Tanita - 2010-03-19, 16:41

Dziękuję za wyczerpujące wyjaśnienia. Zgadzam się z Tulparem, że niemiecki Żyd zmieniając wyznanie rzadko kiedy decydował się katolicyzm. Protestantyzm był mu bliższy z wielu względów. Mój ulubiony wrocławski rabin Abraham Geiger - twórca judaizmu reformowanego - zupełnie oficjalnie czerpał z kościoła protestanckiego, co m.in. objawiało się w strojach liturgicznych wzorowanych na stroju pastorów protestanckich (nie wiem, czy to też sutanna?), a także reformach liturgii, wprowadzeniu języka niemieckiego do synagogi itp. Za to też był bardzo krytykowany przez ówczesnych mu ortodoksów.

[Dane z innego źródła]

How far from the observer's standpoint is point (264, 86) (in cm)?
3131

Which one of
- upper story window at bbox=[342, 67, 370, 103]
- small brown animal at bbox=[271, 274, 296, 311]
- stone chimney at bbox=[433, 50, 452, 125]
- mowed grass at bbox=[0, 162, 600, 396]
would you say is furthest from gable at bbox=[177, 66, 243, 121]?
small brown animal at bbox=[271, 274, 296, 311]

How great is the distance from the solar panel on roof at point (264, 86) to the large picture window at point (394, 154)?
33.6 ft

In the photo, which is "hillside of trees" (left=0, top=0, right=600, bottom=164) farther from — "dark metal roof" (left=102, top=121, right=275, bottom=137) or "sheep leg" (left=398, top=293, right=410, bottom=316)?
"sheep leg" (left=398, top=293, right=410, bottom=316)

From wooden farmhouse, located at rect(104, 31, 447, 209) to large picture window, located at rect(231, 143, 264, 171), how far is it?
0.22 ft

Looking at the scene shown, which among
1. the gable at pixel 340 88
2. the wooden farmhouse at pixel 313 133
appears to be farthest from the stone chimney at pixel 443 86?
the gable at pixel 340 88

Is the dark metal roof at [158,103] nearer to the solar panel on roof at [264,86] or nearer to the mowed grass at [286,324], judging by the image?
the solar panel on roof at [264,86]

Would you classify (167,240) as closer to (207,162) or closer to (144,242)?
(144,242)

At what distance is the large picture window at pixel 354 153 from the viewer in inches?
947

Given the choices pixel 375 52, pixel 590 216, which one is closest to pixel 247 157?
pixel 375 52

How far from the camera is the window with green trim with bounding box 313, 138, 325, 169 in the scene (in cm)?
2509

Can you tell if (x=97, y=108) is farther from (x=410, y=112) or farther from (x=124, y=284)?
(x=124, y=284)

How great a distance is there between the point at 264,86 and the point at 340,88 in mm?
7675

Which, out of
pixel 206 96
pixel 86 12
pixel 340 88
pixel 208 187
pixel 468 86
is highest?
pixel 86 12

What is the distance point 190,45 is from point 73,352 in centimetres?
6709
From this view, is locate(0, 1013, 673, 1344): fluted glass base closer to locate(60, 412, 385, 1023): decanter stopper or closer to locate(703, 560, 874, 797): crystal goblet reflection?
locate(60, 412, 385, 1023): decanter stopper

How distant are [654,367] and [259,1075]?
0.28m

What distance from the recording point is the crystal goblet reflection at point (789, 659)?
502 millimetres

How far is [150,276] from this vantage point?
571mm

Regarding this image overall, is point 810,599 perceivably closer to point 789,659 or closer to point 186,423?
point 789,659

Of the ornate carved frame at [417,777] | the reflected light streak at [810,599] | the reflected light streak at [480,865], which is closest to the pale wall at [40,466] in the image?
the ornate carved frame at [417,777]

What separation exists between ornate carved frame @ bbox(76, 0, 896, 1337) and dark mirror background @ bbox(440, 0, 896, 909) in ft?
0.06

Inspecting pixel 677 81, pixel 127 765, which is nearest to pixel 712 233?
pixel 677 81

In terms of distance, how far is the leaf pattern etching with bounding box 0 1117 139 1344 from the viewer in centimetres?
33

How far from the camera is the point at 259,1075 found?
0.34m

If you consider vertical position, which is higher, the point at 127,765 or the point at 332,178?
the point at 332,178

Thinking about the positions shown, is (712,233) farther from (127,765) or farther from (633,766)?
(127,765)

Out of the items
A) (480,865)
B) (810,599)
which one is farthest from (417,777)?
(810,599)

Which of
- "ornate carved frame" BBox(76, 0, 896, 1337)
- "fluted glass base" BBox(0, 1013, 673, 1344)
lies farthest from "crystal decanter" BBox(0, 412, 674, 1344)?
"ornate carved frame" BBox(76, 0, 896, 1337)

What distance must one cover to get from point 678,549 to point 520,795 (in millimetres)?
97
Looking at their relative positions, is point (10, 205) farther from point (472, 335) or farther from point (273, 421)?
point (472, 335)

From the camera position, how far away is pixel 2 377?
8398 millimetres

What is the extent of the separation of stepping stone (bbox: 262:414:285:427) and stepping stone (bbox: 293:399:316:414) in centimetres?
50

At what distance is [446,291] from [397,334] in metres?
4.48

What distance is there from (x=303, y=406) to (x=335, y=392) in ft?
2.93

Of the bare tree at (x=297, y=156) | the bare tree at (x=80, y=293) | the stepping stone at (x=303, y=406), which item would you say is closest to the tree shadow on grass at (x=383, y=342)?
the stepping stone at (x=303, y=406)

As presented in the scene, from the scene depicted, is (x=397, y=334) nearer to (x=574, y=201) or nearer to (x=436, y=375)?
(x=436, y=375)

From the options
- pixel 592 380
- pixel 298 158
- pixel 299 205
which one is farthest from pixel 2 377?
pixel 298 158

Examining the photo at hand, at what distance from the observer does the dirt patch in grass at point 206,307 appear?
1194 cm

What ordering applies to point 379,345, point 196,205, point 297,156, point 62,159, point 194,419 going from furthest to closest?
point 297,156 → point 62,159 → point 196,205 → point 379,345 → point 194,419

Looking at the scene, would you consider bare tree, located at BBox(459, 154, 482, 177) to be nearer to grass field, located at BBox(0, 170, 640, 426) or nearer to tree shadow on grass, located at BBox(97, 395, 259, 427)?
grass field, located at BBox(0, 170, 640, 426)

Niestety do dzisiaj niektórzy polscy rabini źle reagują na nazwisko Geigera, choć dzięki niemu Wrocław odegrał ważną rolę w kształtowaniu się nowych nurtów judaizmu.
Dziś wrocławska gmina żydowska jest zaprzyjaźniona z ewangelicko-augsburską parafią Opatrzności Bożej i w synagodze często gości zarówno biskup Bogusz, jak i pastor Marcin Orawski.

Alicja - 2010-03-19, 19:30

yasar napisał/a:
Czy Żyd po konwersji i opuszczeniu swojej gminy wyznaniowej mógł byc pochowany na żydowskim cmentarzu w otoczeniu innych Żydów?

Z moich konsultacji wynika, że nie...
Cytat:
Konwertyta raczej nie moze byc pochowany na cmentarzu zydowskim, przynajmniej nigdy sie z taka sytuacja nie spotkalem. Nawet uwzgledniwszy specyfike Żydow niemieckich i ich duzy stopien asymilacji - cmentarze mieli oddzielne. Konwertyci - oraz ich rodziny - byli chowani na cmentarzach chrzescijanskich, z podworka niemieckiego na szybko do glowy przychodzi mi jedynie Mendelsohn-Bartholdy, jest tez sporo grobow konwertytow na warszawskich Powazkach.
Zdjęcie z nagrobkiem zostało ocenione jako cmentarz żydowski... :roll: ...ja mam jednak wątpliwości... Po pierwsze, na jednym nagrobku nie widać gwiazdy Dawida, po drugie intrygujący jest nagrobek wymazany ze zdjęcia... Czy jako wojskowy lekarz, Lernau mógł być pochowany na cmentarzu garnizonowym?
Tulpar - 2010-03-19, 20:07

Tanita napisał/a:
(...) co m.in. objawiało się w strojach liturgicznych wzorowanych na stroju pastorów protestanckich (nie wiem, czy to też sutanna?)


Księża ewangeliccy ubrani są w togę, a u szyi mają befki (po niemiecku: Befchen), które symbolizują dwie tablice z Przykazaniami Bożymi. To jest tradycyjny liturgiczny strój pruski. W PL, na Śląsku Cieszyńskim wprowadzono dodatkowo komżę, czego ja z Wlkp nie lubię. Są tacy księża ewangeliccy, którzy lubią fikuśne kolorowe sutanny, ale to jest "hit sezonu".


Tanita napisał/a:
Dziś wrocławska gmina żydowska jest zaprzyjaźniona z ewangelicko-augsburską parafią Opatrzności Bożej i w synagodze często gości zarówno biskup Bogusz, jak i pastor Marcin Orawski.


Ewangelicy, czy protestanci w ogóle lubią Żydów, są często świadomi swego pochodzenia wyznaniowego, identyfikuemy się jako Nowy Izrael. Mnie samemu zdarza się mieć łańcuszek z gwiazdą Dawida, czym potrafię wzbudzać niesamowite zmieszanie wśród rozmówców.